Work to complete
Would you reproduce, without any alteration, the lines from the opening line of the entries through the line that has "The researchers conducted" in it?

Available data
=== Section Start ===

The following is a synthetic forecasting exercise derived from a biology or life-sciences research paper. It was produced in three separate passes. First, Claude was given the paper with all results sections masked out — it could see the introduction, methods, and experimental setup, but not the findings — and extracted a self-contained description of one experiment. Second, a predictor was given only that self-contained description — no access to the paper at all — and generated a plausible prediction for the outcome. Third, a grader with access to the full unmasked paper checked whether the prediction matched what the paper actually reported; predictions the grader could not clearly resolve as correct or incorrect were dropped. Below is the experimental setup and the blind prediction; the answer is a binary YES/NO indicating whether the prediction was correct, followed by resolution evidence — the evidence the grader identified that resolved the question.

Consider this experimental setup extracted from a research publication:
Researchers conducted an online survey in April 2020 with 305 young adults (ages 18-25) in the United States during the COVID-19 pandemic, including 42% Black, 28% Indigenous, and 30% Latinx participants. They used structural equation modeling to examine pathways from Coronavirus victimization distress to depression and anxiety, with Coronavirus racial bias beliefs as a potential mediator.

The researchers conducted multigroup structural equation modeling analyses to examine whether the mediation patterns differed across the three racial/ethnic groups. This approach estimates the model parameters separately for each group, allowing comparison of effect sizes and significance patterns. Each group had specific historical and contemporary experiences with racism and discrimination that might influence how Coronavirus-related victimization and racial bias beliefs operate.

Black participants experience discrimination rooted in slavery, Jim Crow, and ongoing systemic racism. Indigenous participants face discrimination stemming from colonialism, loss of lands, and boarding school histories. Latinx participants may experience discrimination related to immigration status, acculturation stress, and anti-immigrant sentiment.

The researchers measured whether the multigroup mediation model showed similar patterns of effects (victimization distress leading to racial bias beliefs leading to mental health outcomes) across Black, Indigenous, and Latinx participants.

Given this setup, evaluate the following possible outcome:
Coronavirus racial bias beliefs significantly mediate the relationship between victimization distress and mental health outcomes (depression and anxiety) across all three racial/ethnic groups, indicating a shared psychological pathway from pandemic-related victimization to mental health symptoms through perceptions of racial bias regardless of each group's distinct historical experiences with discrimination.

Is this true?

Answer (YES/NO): NO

=== Section End ===

Output for this task
The following is a synthetic forecasting exercise derived from a biology or life-sciences research paper. It was produced in three separate passes. First, Claude was given the paper with all results sections masked out — it could see the introduction, methods, and experimental setup, but not the findings — and extracted a self-contained description of one experiment. Second, a predictor was given only that self-contained description — no access to the paper at all — and generated a plausible prediction for the outcome. Third, a grader with access to the full unmasked paper checked whether the prediction matched what the paper actually reported; predictions the grader could not clearly resolve as correct or incorrect were dropped. Below is the experimental setup and the blind prediction; the answer is a binary YES/NO indicating whether the prediction was correct, followed by resolution evidence — the evidence the grader identified that resolved the question.

Consider this experimental setup extracted from a research publication:
Researchers conducted an online survey in April 2020 with 305 young adults (ages 18-25) in the United States during the COVID-19 pandemic, including 42% Black, 28% Indigenous, and 30% Latinx participants. They used structural equation modeling to examine pathways from Coronavirus victimization distress to depression and anxiety, with Coronavirus racial bias beliefs as a potential mediator.

The researchers conducted multigroup structural equation modeling analyses to examine whether the mediation patterns differed across the three racial/ethnic groups. This approach estimates the model parameters separately for each group, allowing comparison of effect sizes and significance patterns. Each group had specific historical and contemporary experiences with racism and discrimination that might influence how Coronavirus-related victimization and racial bias beliefs operate.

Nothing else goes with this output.